Bioart replaces the familiar tools of the fine arts with petri dishes, flasks, microscopes, and living cells taken from the laboratory, alluding to the evanescence of our natural world and the creation of the post human made possible by biomedical enhancement. The manipulation of life, or use of living medium in bioart produces a socially, economically, and politically charged dialogue that is often a direct consequence of the artist’s engagement in scientific discourse. Jalila Essaidi’s artwork, 2.6g 329m/s or “bulletproof skin”, focuses on the manipulation and enhancement of human life and the relativity of safety. The goal of the project was a to create bullet-resistant human skin by fusing human cells and transgenic spiders silk. This work balances precisely at the border between art and science, addressing a range of metaphysical questions that are a function of a cultural time space. Will it be strange for people to walk without transgenically enhanced skin in the future...? This type of work creates a palpable reality, calling for us to reflect upon the metaphysical consequences of biomedical enhancement. The aesthetic resulting from this twisted reality represents a global identity, creating a portrait that functions more like a mirror reflective of the entire human race, rather than a window into individualized artistic expression. Does the shrinkage of the world in Marshall McLuhan’s sense mean not only minimization of graphical distances, but also immediate intertwinement of our ideas, what in the end results with artwork which belongs to everybody? And even more, in this case, it is even closer to us because the artwork is the human skin itself..


The aesthetic of the human skin works to interrogate our position between relative human nature and the apparent evolution of the post human, the human with bullet-resistant skin, the human protected from his biggest enemy- himself. Essaidi’s work reveals an artistic concept playing with the expression of a timeless desire for invulnerability and immortality (if we just remember Achilles); the concept effectually calls for the manipulation of our own origins beyond the current constraints of evolution.

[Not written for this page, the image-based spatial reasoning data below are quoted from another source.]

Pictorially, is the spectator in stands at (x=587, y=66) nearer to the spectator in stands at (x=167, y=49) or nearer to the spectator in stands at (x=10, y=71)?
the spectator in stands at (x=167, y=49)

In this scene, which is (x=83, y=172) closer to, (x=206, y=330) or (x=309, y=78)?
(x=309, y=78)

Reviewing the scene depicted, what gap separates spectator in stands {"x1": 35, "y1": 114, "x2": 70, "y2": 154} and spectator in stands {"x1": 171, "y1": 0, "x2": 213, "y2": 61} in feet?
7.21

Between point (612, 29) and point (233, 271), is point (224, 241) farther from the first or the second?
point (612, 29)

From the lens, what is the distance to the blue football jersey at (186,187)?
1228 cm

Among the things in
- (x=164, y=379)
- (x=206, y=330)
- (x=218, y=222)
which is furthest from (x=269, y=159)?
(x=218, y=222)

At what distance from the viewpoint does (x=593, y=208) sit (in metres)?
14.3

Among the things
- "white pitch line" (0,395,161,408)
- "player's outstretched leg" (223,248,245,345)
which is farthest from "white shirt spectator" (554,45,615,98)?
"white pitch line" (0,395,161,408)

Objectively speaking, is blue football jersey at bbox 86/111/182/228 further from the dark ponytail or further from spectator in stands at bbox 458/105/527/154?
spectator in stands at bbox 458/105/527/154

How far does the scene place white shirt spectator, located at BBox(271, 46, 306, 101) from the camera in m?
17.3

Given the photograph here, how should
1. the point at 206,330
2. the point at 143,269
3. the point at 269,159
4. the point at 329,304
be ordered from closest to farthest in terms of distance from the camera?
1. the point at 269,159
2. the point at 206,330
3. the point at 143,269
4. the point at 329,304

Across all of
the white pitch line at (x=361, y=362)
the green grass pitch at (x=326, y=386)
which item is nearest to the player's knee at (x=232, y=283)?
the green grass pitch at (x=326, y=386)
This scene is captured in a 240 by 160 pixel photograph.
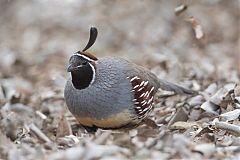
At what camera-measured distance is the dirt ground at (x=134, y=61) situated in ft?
14.6

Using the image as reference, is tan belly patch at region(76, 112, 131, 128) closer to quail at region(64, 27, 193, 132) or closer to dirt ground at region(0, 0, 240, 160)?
quail at region(64, 27, 193, 132)

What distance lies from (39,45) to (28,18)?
1.45 metres

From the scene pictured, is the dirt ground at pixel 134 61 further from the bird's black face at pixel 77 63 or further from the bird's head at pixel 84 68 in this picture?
the bird's black face at pixel 77 63

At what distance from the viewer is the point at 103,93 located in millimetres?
5738

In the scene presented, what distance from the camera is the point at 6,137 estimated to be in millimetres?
4832

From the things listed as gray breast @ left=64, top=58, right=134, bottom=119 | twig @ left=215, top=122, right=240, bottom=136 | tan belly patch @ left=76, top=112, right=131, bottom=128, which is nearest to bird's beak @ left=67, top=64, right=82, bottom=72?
gray breast @ left=64, top=58, right=134, bottom=119

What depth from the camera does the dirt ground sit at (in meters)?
4.46

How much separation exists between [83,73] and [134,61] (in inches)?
150

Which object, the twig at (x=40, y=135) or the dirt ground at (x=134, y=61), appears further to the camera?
the twig at (x=40, y=135)

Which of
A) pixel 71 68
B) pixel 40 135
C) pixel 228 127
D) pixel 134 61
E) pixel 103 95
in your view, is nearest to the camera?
pixel 40 135

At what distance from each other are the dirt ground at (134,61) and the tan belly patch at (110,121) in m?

An examination of artistic authorship reveals that it is a blend of a human desire for enhancement and the technological capability of realizing that desire. This artwork demonstrates the capability of bioart to question bioethics and provide introspection into the new author of the post human race: ourselves.The closer an artwork comes to questioning the concept of what is natural, the more it mobilizes us to question the balance of technopower over our natural world that has become the fuel for driving along a plausibly hazardous road to a biotechnological utopia.